I don’t cry at those big milestones like the first day of kindergarten or the end of fifth grade ceremony or the eighth grade social. It’s gradual and comes in spurts. Like crying for a whole month every day on the drive home from work when you find out that the details of maternity leave suck and you’ll have to take your baby to daycare sooner than you wanted. Hell, it sucks when you realize you have to drop your baby off at daycare. Period.
You don’t cry on the first day of kindergarten. You cry at night at the end of the first day of kindergarten when you process the first day of school (and work), when you pick up your kid from after school care and the counselor tells you another kid hit yours because he stood up for and defended his new friend. And his little cheekbone is bruised under his eye. It hurts that you have to spend all day with strangers’ kids, defending them from the meanies in the classroom.
You don’t cry on the last day of school. You drag yourself from home, exhausted, then sleep in from a year’s worth of sleep deprivation and grading and meetings and motherhood. Then you have to figure out what kind of fun stuff to do because, thankfully, the summer is long, or at least it used to be. But you cry when you have those PD days and you have to drop your kid off again at daycare because the summer isn’t long after all.
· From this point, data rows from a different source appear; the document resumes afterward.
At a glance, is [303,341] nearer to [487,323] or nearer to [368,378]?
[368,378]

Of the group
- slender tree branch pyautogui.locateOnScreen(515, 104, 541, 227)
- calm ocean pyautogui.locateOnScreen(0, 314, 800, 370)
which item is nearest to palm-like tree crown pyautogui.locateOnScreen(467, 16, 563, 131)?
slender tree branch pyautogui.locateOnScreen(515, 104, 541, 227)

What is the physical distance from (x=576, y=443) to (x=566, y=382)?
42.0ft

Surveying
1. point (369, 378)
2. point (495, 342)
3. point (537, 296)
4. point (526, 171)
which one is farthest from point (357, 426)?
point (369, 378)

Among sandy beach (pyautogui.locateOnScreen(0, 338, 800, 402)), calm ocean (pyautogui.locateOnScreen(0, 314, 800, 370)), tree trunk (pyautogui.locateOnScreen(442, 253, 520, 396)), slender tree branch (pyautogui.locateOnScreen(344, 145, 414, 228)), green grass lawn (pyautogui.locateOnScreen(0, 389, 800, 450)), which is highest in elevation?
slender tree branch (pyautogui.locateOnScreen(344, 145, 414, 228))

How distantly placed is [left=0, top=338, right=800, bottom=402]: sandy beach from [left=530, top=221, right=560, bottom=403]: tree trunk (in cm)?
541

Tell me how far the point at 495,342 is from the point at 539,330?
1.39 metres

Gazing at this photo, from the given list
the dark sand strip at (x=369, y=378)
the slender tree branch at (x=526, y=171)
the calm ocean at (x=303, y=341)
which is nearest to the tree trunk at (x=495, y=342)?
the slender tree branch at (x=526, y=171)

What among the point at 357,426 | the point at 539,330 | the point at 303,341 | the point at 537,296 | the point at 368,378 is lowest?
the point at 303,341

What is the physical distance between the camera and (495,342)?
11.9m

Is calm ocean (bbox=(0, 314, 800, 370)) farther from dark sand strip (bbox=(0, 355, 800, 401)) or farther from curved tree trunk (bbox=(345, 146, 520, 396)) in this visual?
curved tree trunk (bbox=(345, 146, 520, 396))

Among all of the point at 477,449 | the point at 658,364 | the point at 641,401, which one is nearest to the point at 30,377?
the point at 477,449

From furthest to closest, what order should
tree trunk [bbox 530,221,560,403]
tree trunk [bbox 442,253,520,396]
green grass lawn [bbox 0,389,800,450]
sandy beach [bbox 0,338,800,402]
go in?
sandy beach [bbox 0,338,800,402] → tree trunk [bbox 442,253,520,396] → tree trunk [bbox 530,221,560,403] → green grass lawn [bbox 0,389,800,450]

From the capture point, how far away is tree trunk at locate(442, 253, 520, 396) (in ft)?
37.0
You don’t cry on the first day of middle school because you’re pulling teeth just to get a picture and rushing out the door to get child number two to, you guessed it–daycare, while trying to make it to work early enough so you can welcome the new sixth graders whose parents are crying all the while trying not to crack your ankle while running in heels. Gotta make a good first impression, but in the back of your mind you get choked up because you ran out the door saying “Have a great first day, don’t miss the bus!” You cry months later when you hear them practice the cello in the middle of the year and it sounds like real music, when you’re frustrated because they don’t seem to care about their school work, and when they upgrade to buying clothes from the men’s department because they somehow became too big for the clothes in the kids’ department.
You don’t cry when you drop them off at the eighth grade social. You cry months before when you drop them off at the high school orchestra’s incoming freshman meet and greet, in the middle of the grocery store. You decided to run errands because what’s the point in going home if you’ll have to turn around to pick them up again as soon as you arrive?
It’s a gradual process, this milestone thing. I didn’t even think about it until my Facebook feed (thanks, social media) reminded me. At work. So I cry at my desk and remember and look forward to what this kiddo will do in high school. We didn’t have an eighth grade graduation, but we had plenty of milestones in between.